SELECTED PASSAGE »
Conversion action for text in CGI Stdin
This table summarizes the type of conversion that is performed by the server for each CGI mode.
| CGI_MODE |
Conversion |
Stdin encoding |
Environment variables |
Query_String encoding |
argv encoding |
| %%BINARY%% |
None |
No conversion |
FsCCSID |
No conversion |
No conversion |
| %%EBCDIC%% |
NetCCSID to FsCCSID |
FsCCSID |
FsCCSID |
FsCCSID |
FsCCSID |
| %%EBCDIC%% - with charset tag received |
Calculate target EBCDIC CCSID based on received ASCII charset tag |
EBCDIC equivalent of received charset |
FsCCSID |
FsCCSID |
FsCCSID |
| %%EBCDIC_JCD%% |
Detect input based on received data. Convert data to FsCCSID |
FsCCSID |
FsCCSID |
Detect ASCII input based on received data. Convert data to FsCCSID |
Detect ASCII input based on received data. Convert data to FsCCSID |
| %%MIXED%% (Compatibility mode) |
NetCCSID to FsCCSID (receive charset tag is ignored) |
FsCCSID with ASCII escape sequences |
CCSID 37 |
CCSID 37 with ASCII escape sequences |
CCSID37 with ASCII escape sequences |
Data Conversions on CGI Output
The CgiMode has been enhanced to include an output mode. The output mode, or second half of the CgiMode directive has the following short explanation:
%%MIXED%% - HTTP header output is in CCSID 37, however, the escape sequences must be the EBCDIC representation of the ASCII code point for the 2 characters following the "%" in the escape sequence. An example of a HTTP header that may contain escape sequences is the Location header. HTTP body output is treated as described below.

DATA »

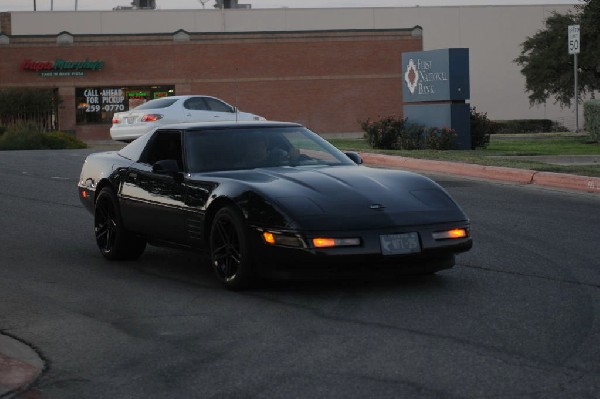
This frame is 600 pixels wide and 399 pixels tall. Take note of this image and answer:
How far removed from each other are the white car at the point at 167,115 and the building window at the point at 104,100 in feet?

EXERCISE »
Reproduce the whole text on CGI data conversion, unchanged. The material has nothing to do with what comes next.

ANSWER IN FULL »
Conversion action for text in CGI Stdin
This table summarizes the type of conversion that is performed by the server for each CGI mode.
| CGI_MODE |
Conversion |
Stdin encoding |
Environment variables |
Query_String encoding |
argv encoding |
| %%BINARY%% |
None |
No conversion |
FsCCSID |
No conversion |
No conversion |
| %%EBCDIC%% |
NetCCSID to FsCCSID |
FsCCSID |
FsCCSID |
FsCCSID |
FsCCSID |
| %%EBCDIC%% - with charset tag received |
Calculate target EBCDIC CCSID based on received ASCII charset tag |
EBCDIC equivalent of received charset |
FsCCSID |
FsCCSID |
FsCCSID |
| %%EBCDIC_JCD%% |
Detect input based on received data. Convert data to FsCCSID |
FsCCSID |
FsCCSID |
Detect ASCII input based on received data. Convert data to FsCCSID |
Detect ASCII input based on received data. Convert data to FsCCSID |
| %%MIXED%% (Compatibility mode) |
NetCCSID to FsCCSID (receive charset tag is ignored) |
FsCCSID with ASCII escape sequences |
CCSID 37 |
CCSID 37 with ASCII escape sequences |
CCSID37 with ASCII escape sequences |
Data Conversions on CGI Output
The CgiMode has been enhanced to include an output mode. The output mode, or second half of the CgiMode directive has the following short explanation:
%%MIXED%% - HTTP header output is in CCSID 37, however, the escape sequences must be the EBCDIC representation of the ASCII code point for the 2 characters following the "%" in the escape sequence. An example of a HTTP header that may contain escape sequences is the Location header. HTTP body output is treated as described below.